#### [PASSAGE PROVIDED]
● ● ●
Isokoru Yamamoto

Isokoru Yamamoto

I.                   Introduction:

After World War I, Japan’s industrial and military power increased, but the modernization of Japanese society caused political conflict. Labor unions, leftists and liberal political parties called for reforms in government and the economic system. Conservatives feared that such dissent was dangerous to the nation. Ultranationalists and the military scorned Japan’s limited democracy, which had been created by the constitution of 1889, and demanded that people give total obedience to the Japanese emperor. Political tensions were made worse by a faltering economy, which neared collapse after the Great Depression began in 1929.

By the early 1930’s, Japanese politics and government had become dominated by aggressive militarists who crushed all political opposition. They believed that Japan’s future as a military, economic, and political power required territorial expansion in the countries of the western Pacific, especially China. They hoped to establish an empire that would supply the natural resources Japan needed for further industrial; development. They also hoped to challenge the dominance of the Western colonial powers in the Far East.
● ● ●
#### [RECORDED INFORMATION]
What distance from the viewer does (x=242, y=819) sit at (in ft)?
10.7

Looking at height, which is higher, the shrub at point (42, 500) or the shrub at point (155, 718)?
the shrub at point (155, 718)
● ● ●
#### [TASK INSTRUCTIONS]
**a.** Can you repeat the passage on Japan after World War I between "After World War" and "began in 1929.", inclusive, with "Extreme nationalists" in place of "Ultranationalists"?
**b.** How would you sum up the passage on Japan after World War I in two sentences?

#### [RESPONSES FOR EACH TASK]
**a.**
After World War I, Japan’s industrial and military power increased, but the modernization of Japanese society caused political conflict. Labor unions, leftists and liberal political parties called for reforms in government and the economic system. Conservatives feared that such dissent was dangerous to the nation. Extreme nationalists and the military scorned Japan’s limited democracy, which had been created by the constitution of 1889, and demanded that people give total obedience to the Japanese emperor. Political tensions were made worse by a faltering economy, which neared collapse after the Great Depression began in 1929.

**b.** After World War I, Japan's industrial and military power grew, but modernization caused political conflict among reformers, fearful conservatives and ultranationalists, worsened by an economy that neared collapse after the Great Depression began in 1929. By the early 1930s, aggressive militarists dominated the government, crushed opposition and sought territorial expansion in the western Pacific, especially China, to gain resources and challenge Western colonial powers in the Far East.